Introduction

Bacillus thuringiensis is a Gram-positive spore-forming bacterium that shows high-insecticidal activity and produces crystalline protein inclusions during sporulation. To date, over 100 crystal proteins have been identified from different strains of B. thuringiensis. The majority of these proteins are Cry proteins, which are especially toxic to lepidopterans, dipterans, coleopterans, hymenoptera, and even nematodes [11, 16]. Cry1Ac is expressed as a 130 kDa rhombic crystalline protoxin which has potent toxicity against lepidopteran insects while not animals. The protoxin was processed into a 60 kDa toxin by midgut proteases after ingestion by insects. The activated toxin binds to specific receptors on the brush border membrane of gut epithelial cells and generates pores by inserting into the membrane, leading to cell death by osmotic shock and, eventually, insect mortality [3].

Several means to enhance the toxicity of Cry1Ac, such as site-directed mutagenesis, application of synergetic substances [4, 14], co-expression, or fused expression with other anti-insect proteins [5, 10], have been investigated.

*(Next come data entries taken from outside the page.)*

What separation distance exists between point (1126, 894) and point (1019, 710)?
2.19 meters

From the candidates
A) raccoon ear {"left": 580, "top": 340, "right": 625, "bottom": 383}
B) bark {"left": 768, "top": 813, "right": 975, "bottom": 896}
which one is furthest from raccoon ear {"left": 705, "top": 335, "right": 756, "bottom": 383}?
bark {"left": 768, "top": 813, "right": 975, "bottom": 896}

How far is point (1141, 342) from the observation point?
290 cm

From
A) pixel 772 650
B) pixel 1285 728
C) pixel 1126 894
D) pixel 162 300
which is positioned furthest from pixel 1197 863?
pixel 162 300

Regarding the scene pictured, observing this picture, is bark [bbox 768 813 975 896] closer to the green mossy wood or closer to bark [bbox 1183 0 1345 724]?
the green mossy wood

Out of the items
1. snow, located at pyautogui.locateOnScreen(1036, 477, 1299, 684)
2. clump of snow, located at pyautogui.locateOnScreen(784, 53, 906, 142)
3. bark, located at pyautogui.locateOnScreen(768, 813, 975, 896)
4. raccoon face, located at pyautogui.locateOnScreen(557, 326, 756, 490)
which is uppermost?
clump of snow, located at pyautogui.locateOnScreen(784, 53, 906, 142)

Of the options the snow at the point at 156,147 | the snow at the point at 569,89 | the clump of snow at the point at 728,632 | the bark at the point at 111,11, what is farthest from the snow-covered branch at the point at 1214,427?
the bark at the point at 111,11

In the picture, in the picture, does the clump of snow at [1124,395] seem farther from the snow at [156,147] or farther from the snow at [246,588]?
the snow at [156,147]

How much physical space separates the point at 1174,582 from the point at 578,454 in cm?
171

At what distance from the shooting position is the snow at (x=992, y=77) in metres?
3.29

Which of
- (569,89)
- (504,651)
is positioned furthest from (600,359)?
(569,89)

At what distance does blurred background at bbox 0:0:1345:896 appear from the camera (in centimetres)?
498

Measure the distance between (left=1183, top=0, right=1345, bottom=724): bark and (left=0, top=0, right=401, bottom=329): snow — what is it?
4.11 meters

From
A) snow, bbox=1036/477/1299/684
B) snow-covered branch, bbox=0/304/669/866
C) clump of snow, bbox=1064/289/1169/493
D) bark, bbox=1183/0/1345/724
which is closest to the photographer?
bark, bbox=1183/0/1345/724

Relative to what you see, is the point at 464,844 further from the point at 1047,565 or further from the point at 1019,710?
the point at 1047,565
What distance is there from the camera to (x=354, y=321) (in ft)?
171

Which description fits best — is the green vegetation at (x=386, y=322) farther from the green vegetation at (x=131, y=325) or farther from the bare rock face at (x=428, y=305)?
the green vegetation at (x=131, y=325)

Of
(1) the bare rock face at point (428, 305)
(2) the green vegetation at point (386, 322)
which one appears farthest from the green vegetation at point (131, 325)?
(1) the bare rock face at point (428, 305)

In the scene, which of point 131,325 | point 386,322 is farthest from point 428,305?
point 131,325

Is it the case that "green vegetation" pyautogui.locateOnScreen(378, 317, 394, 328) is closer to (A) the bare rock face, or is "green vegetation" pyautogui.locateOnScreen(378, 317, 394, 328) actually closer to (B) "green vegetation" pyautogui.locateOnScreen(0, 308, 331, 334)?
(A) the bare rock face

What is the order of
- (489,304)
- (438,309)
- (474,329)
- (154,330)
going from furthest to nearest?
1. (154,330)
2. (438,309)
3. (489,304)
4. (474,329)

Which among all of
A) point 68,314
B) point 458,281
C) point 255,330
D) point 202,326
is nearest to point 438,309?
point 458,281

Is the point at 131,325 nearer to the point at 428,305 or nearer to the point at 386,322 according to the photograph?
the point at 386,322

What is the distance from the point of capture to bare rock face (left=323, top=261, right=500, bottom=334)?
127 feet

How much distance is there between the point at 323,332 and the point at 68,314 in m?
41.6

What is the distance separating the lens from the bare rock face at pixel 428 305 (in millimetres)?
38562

Previous report showed that the toxicity of Cry1Ac to the larvae of Spodoptera exigua was elevated about fivefold after fusion with spider neurotoxin ω-ACTX-Hv1a [6]. Compared with wild Cry1Ac, fused expression of Cry1Ac with the neurotoxin huwentoxin-I from the venom of the Chinese bird spider (Selenocosmia huwena) showed higher toxicity against the third instar larvae of Plutella xylostella [17].

The venoms of sea anemones contain many peptide toxins acting on ion channels. Among these toxins, site-3 voltage-gated Na+ channel peptide toxins have been extensively studied. To date, more than 50 Na+ channel peptide toxins have been identified [12]. Av3 (previously named ATX-III) is one of the three short peptide toxins first isolated from the venom of sea anemone Anemonia viridis (previously named Anemonia sulcata) [1]. It is a type III toxin composed of 27 amino acids with three disulfide bonds and has shown to be active on crustaceans, blowfly larvae, and cockroaches but inactive in mammals. It inhibits the inactivation process of the voltage-gated sodium channel by binding to receptor site-3 [7, 8].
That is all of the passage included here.